Christie's said Gail Renard sold the item Thursday at its rock and pop memorabilia sale for 421,250 pounds -- about C$840,000.

That's about $200,000 over what it was expected to fetch.

Renard received the prized memento from the Beatles singer during the "bed-in for peace" held by Lennon and Yoko Ono at Montreal's Queen Elizabeth Hotel in 1969.

Just 16 at the time of the "bed-in" -- which attracted an array of eclectic personalities -- Renard has said she was able to get into Lennon's suite with her schoolmate by sneaking in through back staircases and a fire escape, and by outsmarting a security guard.

Renard has said a pyjamas-clad Lennon gave her the lyrics himself.

"He was always insistent that these things would be worth something one day," she said earlier this year.

She kept the item framed on her wall and later in a vault but recently decided to sell it so it "could be enjoyed."

The "bed-in" was the second held by Lennon and Ono (the first was in Amsterdam) as a way to draw attention to the war in Vietnam, when the Beatles were on the verge of breaking up.
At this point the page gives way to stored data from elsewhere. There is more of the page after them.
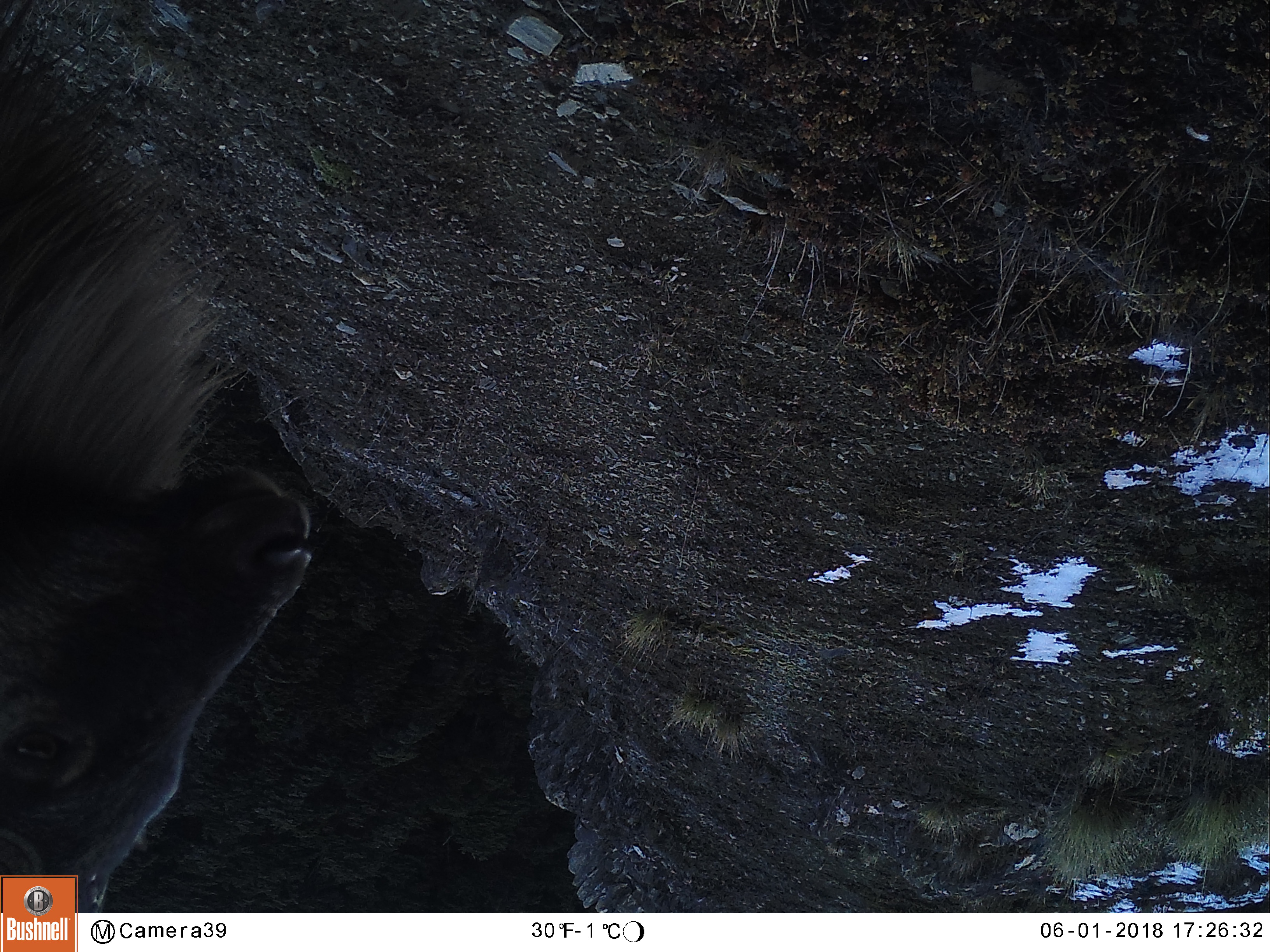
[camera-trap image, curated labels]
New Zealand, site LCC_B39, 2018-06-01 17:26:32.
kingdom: Animalia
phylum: Chordata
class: Mammalia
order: Artiodactyla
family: Bovidae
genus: Nilgiritragus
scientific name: Nilgiritragus hylocrius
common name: tahr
Visitors to the Montreal event included comedian Tommy Smothers, drug guru Timothy Leary and a group of Hare Krishnas, all of whom can be heard chanting on "Give Peace a Chance."

Renard remained friends with Lennon for years after that fateful week in suite 1742, meeting up with him in Toronto and calling him on his "magic" phone number.

"Wherever he was in the world, if you needed something, if you rang that number they would get in touch (with him), and it worked," she said earlier this year.

Lennon even helped jumpstart her journalism career by calling the Beatles Monthly magazine in Britain and insisting they publish Renard's article on the bed-in.